▶ Reading passage:
[START]

I'm glad you're planning on doing the windshield R&R as part of a repaint.
Most people who take their Panteras to Fred's Quick-eee Lube And Windshield
Repair are in for a rude shock, 'cause when the old windshield comes out,
there's usually rust around the frame, often quite extensive, and it should be
properly repaired before the new glass goes in.
I've heard from multiple sources that a long-standing 'flaw' with the Pantera
is that the opening in the body for the windshield is actually too large (or
the glass too small) Gary Hall says that if you drive over railroad tracks
with your fingers resting against the top or bottom of the winshield, you can
actually feel it moving in the gasket. This is at least part of the reason
that they tend to leak so much.
When my windshield was removed from the car, most of the lip which held it in
was suffering from varying degrees of rot. The correct fix is to zizz out the
rusted lip, fabricate and weld in a new one. At the same time, the body man
should build up the walls of the windshield opening (with a bead of weld?) to
effectively shrink the size of the overall opening. Then, the gasket should
be gorped in with tons of black silicone.

[END]

▶ To-do list:
**a.** Translate this sentence from the passage on Pantera windshields into Spanish: "When my windshield was removed from the car, most of the lip which held it in was suffering from varying degrees of rot."
**b.** In the passage on Pantera windshields, retype the part that opens with the words "I've heard from" and closes with "of black silicone.".

▶ Given entries:
[START]

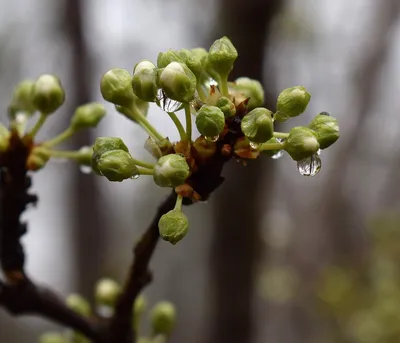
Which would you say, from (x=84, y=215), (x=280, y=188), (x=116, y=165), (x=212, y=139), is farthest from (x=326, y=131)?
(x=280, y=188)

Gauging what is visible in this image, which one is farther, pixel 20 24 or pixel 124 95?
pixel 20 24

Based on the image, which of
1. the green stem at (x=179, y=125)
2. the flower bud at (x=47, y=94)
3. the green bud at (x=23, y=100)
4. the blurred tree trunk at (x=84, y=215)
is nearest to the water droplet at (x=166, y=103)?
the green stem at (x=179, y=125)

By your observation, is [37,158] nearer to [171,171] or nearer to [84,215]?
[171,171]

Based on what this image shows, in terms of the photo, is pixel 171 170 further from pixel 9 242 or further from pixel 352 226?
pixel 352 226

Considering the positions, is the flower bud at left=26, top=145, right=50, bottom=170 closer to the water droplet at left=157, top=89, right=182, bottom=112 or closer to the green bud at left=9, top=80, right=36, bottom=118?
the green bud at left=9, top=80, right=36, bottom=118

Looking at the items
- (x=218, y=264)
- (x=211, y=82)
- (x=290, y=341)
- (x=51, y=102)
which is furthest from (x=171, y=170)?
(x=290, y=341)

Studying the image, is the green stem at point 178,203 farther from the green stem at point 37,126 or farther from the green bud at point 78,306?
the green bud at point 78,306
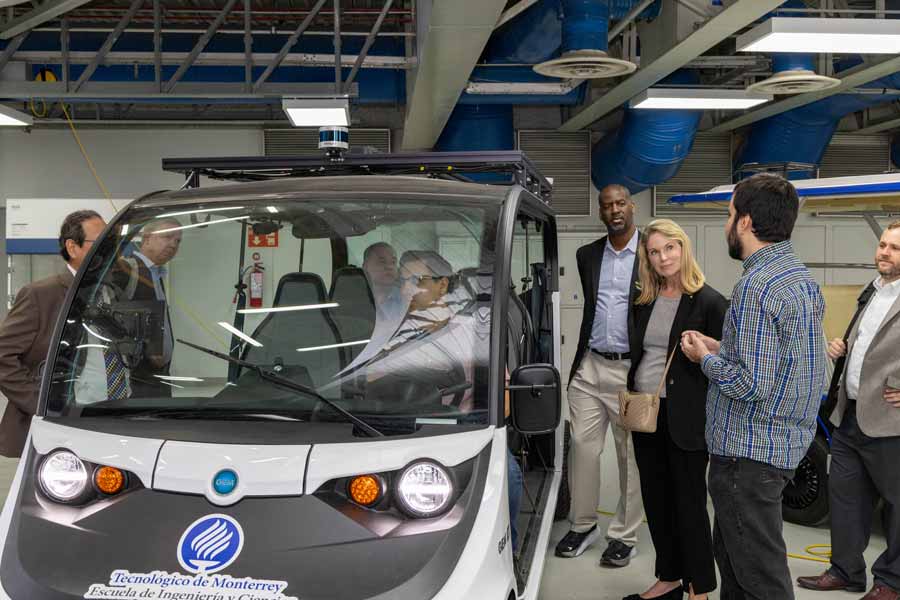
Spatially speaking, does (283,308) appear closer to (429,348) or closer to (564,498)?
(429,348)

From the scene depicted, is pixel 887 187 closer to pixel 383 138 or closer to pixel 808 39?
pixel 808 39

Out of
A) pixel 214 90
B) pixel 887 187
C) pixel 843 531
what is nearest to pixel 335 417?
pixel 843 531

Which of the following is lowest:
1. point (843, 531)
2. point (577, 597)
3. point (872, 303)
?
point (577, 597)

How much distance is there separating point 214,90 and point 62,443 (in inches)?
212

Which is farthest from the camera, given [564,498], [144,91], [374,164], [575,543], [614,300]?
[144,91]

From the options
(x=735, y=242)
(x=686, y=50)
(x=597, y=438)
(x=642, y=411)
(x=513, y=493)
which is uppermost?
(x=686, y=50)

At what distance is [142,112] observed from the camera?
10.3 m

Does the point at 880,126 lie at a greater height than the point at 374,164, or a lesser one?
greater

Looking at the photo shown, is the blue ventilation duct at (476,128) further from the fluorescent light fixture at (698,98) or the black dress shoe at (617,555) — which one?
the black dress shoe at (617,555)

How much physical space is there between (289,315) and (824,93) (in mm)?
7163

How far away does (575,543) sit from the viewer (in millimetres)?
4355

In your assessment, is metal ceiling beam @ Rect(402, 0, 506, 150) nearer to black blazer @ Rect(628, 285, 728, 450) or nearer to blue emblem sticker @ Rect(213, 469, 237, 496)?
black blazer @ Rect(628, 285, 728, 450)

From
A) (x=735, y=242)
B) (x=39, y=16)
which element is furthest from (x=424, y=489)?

[END]

▶ Results for the exercise:
**a.** Cuando se retiró el parabrisas de mi coche, la mayor parte del reborde que lo sujetaba sufría distintos grados de corrosión.

**b.**
I've heard from multiple sources that a long-standing 'flaw' with the Pantera
is that the opening in the body for the windshield is actually too large (or
the glass too small) Gary Hall says that if you drive over railroad tracks
with your fingers resting against the top or bottom of the winshield, you can
actually feel it moving in the gasket. This is at least part of the reason
that they tend to leak so much.
When my windshield was removed from the car, most of the lip which held it in
was suffering from varying degrees of rot. The correct fix is to zizz out the
rusted lip, fabricate and weld in a new one. At the same time, the body man
should build up the walls of the windshield opening (with a bead of weld?) to
effectively shrink the size of the overall opening. Then, the gasket should
be gorped in with tons of black silicone.